The good thing is that a lot of people agree that the problems with development in different sub-Saharan African countries are very similar. Unlike some people who think institutions¹ are the primary problem with economic development in sub-saharan Africa, if you agree that culture² is the fundamental problem, then the culture needs to be evolved into something more desirable.
1. Acemoglu doesn't dig deeply enough. What makes up institutions, creates them in the first place, or has the ability to influence them?
Institutions run on culture set by the most stubborn, most dominant crop(s) of the population, whether they be in the minority (Cc Nassim Taleb's Intolerant Minority) or majority.
Stubborn, dominant people —> culture —> institutions —> 'fate'.
2. "The first thing to understand about humanity is that most human beings have very little character. They have minimal moral motivation, and weak internal motivations in general. They are easily swayed by circumstances, especially by people around them. So the reason why your neighbor doesn’t grab your wallet or punch you in the face when you annoy him is not that it would be wrong to do so. The reason is that it’s against the social norms — he doesn’t see other people doing that, he knows that other people would disapprove of it, and society might punish such behavior. That’s really the main reason.
People’s allegiance to social norms is emotional, not intellectual. They just feel like they have to follow the norms. So they’re not very subtle about it — e.g., people aren’t very good at distinguishing good social norms from bad ones. Also, some of the norms are vague and general, like “Treat people with a certain level of respect, even when you disagree with them."
The most valuable thing that America has — the thing that makes things go better in innumerable ways than the way they go in 99% of other societies — is not its wealth, nor its particular laws and policies, nor even its Constitution. The most valuable thing is a set of norms and institutions that managed to take hold and become stable. Or at least metastable.
How Norms Erode
Social norms can be eroded. The way they get eroded is essentially by visible norm-violations that are visibly tolerated. If you see other people around you flagrantly violating the (erstwhile) social norms, and if nothing happens to those people, or maybe they are even rewarded for their behavior, then your feeling that you have to follow social norms diminishes. You start to feel like maybe you’re living in a free-for-all zone and you can do whatever the hell you feel like. Unfortunately, what most people feel like doing is not good."
One of the several ways to begin to work on evolving culture is discussion: simply talking about things. There needs to be a local public discussion platform on which people with interesting thoughts around these parts can have conversations.

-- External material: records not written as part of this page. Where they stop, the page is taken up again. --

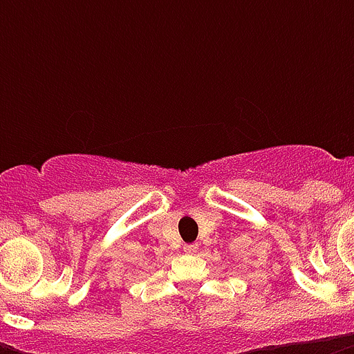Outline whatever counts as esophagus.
I'll list each match as a JSON object with an SVG mask.
<instances>
[{
  "mask_svg": "<svg viewBox=\"0 0 354 354\" xmlns=\"http://www.w3.org/2000/svg\"><path fill=\"white\" fill-rule=\"evenodd\" d=\"M183 250H185L187 253H194L196 250H198V244H196V242H193V244H185V246H183Z\"/></svg>",
  "mask_w": 354,
  "mask_h": 354,
  "instance_id": "obj_1",
  "label": "esophagus"
}]
</instances>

An asynchronous (no pressure, allows people to get involved if and only when they want to), text-based (efficient, allows optimal, refined structuring of thought), online (the internet kills geographical constraint) forum. Twitter fulfills these needs except one, which is a big flaw for a certain kind of community: centralization. Twitter conversations are scattered and difficult to follow, have no structure or moderation to them, or an effective archiving.
Something like this needs to exist for several reasons:
(i) Poor intellectual thought in the first place means people of decent intellectual thought are sparse. The only possible meeting point is via the internet.
(ii) Widespread poor culture including anti-intellectualism means attempting to understand and do better/differently is strongly discouraged. Conservatism in this sense doesn't only exist on this front. It pervades all aspects of life. People need visible local platforms so that it becomes clear that it is fine to not default-align with the poor convention.
(iii) People of decent intellectual thought already participate on global discussion platforms. But there's something to be benefited from conversations with people with similar in-person experiences as you; maybe they spark ideas on how to solve mutual problems?
Update: 26th May 2023. It looks like we are beginning this at r/OrbitSSA
Edit: 7th October 2023. I didn't tell the entire truth in this post. From an email I sent to an acquaintance in mid-2021: "The primary implicit goal of the forum is to create a network of interesting people who care about, and are interested in working on the long-term economic growth of different sub-saharan African countries.
In business terms: if the 'product' is working long-term on economic development in sub-saharan Africa; and the 'market' is smart, courageous people who want to work on hard, interesting things; the forum I think needs creating is 'marketing'.
Interesting discussion and writing is catnip for smart, interesting people."